━━━ ФРАГМЕНТ СТРАНИЦЫ ━━━

Читаем Воспоминания о непрошедшем времени полностью

А в жизни были бюрократические кабинеты, бумага, перья, пишущие машинки, люди, произносившие мои слова. Разве они враги? Если же нет, может быть, я враг? Тоже невероятно. Я, я, наверное, недостаточно стойкая интеллигентка, а они твердокаменные большевики. Но при чем же здесь «еврейская лавочка»? Просто попался среди них один антисемит.

Не надо было брать этой сумки и свитера, которые прислала мне Хеллман. Настоящий коммунист не взял бы. Но ведь Коротков, наш зав. спецчастью, что-то там присваивал из моей и из других посылок!.. Коротков — частный случай. «Частные случаи» тогда у меня не обобщались, даже не складывались.

Сколько раз за последние лет пятнадцать я репетировала: меня вызвали в КГБ, я сразу произношу заранее заученный текст: «Отказываюсь отвечать на любые вопросы». Только бы хватило сил произнести это, а дальше…

Но жизнь не перепишешь, условное наклонение тут не действует. Было у меня так, как я здесь написала.

                              1962–1979

14.

Второй брак

В январе 1944 года меня после сердечного приступа отправили в санаторий Болшево. Ехать я не хотела, было принято специальное решение партбюро о необходимости отдыха — совсем как в плохих производственных романах.

Два с половиной года войны, полтора года вдовства, эвакуация, несостоявшееся бегство на фронт, только работа, дочка и друзья, родители. Работа с утра до ночи, с утра до ночи. И на полном бегу остановка. Воздух. Сосны. Уединение.

━━━ ИСХОДНЫЕ ДАННЫЕ ━━━

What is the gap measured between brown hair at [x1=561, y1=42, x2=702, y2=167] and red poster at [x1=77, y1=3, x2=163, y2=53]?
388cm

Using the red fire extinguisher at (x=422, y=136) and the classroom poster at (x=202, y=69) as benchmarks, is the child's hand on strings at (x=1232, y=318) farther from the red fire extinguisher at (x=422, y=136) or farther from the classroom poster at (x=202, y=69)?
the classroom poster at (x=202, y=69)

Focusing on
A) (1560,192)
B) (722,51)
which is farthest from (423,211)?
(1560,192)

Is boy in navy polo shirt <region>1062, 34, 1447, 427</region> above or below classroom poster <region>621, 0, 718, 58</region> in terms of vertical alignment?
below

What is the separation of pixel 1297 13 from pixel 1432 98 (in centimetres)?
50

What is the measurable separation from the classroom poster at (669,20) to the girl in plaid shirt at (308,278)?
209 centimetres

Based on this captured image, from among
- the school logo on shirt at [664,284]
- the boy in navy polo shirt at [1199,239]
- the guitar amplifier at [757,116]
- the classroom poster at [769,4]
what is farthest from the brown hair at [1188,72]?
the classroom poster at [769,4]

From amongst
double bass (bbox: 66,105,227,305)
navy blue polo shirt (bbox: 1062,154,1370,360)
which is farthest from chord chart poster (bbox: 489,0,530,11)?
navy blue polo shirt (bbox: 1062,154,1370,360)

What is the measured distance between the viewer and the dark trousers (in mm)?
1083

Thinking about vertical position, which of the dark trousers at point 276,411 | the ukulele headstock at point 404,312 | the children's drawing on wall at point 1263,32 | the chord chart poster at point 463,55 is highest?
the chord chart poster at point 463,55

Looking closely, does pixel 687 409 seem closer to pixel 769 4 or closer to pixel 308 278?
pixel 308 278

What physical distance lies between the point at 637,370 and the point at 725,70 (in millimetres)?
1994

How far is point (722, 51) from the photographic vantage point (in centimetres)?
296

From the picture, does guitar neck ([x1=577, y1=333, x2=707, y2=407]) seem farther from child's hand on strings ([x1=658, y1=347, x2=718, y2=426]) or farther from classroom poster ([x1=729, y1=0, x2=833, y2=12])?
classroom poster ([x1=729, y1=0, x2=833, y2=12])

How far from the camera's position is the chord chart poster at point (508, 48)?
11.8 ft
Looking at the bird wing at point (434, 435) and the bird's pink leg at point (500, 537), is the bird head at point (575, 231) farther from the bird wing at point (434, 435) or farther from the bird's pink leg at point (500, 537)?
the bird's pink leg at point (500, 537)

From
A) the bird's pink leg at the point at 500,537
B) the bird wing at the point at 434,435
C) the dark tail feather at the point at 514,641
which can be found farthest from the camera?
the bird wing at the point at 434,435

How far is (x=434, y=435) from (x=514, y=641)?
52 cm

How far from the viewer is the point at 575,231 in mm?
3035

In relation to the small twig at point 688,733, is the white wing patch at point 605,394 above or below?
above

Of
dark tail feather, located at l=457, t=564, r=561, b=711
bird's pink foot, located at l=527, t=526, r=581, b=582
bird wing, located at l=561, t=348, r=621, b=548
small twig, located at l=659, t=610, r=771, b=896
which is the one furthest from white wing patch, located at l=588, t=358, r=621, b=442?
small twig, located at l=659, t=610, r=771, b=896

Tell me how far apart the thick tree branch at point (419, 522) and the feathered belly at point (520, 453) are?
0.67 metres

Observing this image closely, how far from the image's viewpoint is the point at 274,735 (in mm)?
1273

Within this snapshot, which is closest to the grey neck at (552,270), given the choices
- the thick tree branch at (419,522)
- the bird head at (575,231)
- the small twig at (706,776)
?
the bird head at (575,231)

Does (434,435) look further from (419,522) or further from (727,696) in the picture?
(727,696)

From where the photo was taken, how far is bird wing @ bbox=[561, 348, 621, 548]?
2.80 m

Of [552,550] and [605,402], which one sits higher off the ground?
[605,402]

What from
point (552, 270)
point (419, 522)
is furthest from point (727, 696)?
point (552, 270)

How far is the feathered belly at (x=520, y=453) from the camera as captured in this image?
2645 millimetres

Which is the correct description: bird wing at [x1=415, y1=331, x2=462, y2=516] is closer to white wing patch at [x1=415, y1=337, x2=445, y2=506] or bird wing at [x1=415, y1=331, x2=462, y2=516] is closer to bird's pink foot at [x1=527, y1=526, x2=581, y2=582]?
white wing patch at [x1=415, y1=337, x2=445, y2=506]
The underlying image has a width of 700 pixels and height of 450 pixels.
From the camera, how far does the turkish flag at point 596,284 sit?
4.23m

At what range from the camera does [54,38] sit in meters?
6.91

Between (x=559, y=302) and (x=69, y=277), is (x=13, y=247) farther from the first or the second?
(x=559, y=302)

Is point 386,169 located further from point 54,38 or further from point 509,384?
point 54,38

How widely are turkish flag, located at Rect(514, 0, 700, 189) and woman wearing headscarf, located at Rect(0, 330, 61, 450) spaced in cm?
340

━━━

УПРАЖНЕНИЯ>
1. Выпишите из отрывка воспоминаний текст между словами «Читаем Воспоминания о» и «даже не складывались.» включительно.
2. Куда, согласно отрывку из воспоминаний, автора отправили в январе 1944 года после сердечного приступа?
3. Продолжите отрывок из воспоминаний, начав сразу после его последнего предложения.

ОТВЕТЫ К ЗАДАНИЯМ>
1.
Читаем Воспоминания о непрошедшем времени полностью

А в жизни были бюрократические кабинеты, бумага, перья, пишущие машинки, люди, произносившие мои слова. Разве они враги? Если же нет, может быть, я враг? Тоже невероятно. Я, я, наверное, недостаточно стойкая интеллигентка, а они твердокаменные большевики. Но при чем же здесь «еврейская лавочка»? Просто попался среди них один антисемит.

Не надо было брать этой сумки и свитера, которые прислала мне Хеллман. Настоящий коммунист не взял бы. Но ведь Коротков, наш зав. спецчастью, что-то там присваивал из моей и из других посылок!.. Коротков — частный случай. «Частные случаи» тогда у меня не обобщались, даже не складывались.

2. В санаторий Болшево.

3.
За соседним столиком сидел мужчина, который все время на меня смотрел. Мы познакомились. На третий день он сказал: «А знаете, что мне снилось? Что вы выходите за меня замуж».

За десять лет нашего брака ему больше не снились сны.

Сквозь седого как лунь человека, сквозь все дурное, что было потом, я пытаюсь разглядеть Колю, каким я увидела его тогда. Черты лица правильные, лицо хорошее, открытое, пожалуй, красивое. Изящен, несмотря на коренастость и широченные плечи. Огромная физическая сила.

Он родился и провел детство недалеко от Камышина в слободе Рудня. Отец его был агрономом, мать учительницей (она рано умерла).

Среди легенд Отечественной войны самой моей легендой была ленинградская блокада. И вот я знакомлюсь с человеком, который занимался снабжением Ленинграда хлебом. Сам голодал, перенес тяжелую цингу, чуть не потерял зрение. Придумывал, искал заменители — тот хлеб, в котором почти не было хлеба. Потом в Музее обороны Ленинграда (его закрыли после «ленинградского дела» 1951 г.) я видела подписанные им распоряжения, приказы, видела и эти микроскопические кусочки лжехлеба. В руках Коли было многое, а он брал себе только то, что было положено всем. Не больше.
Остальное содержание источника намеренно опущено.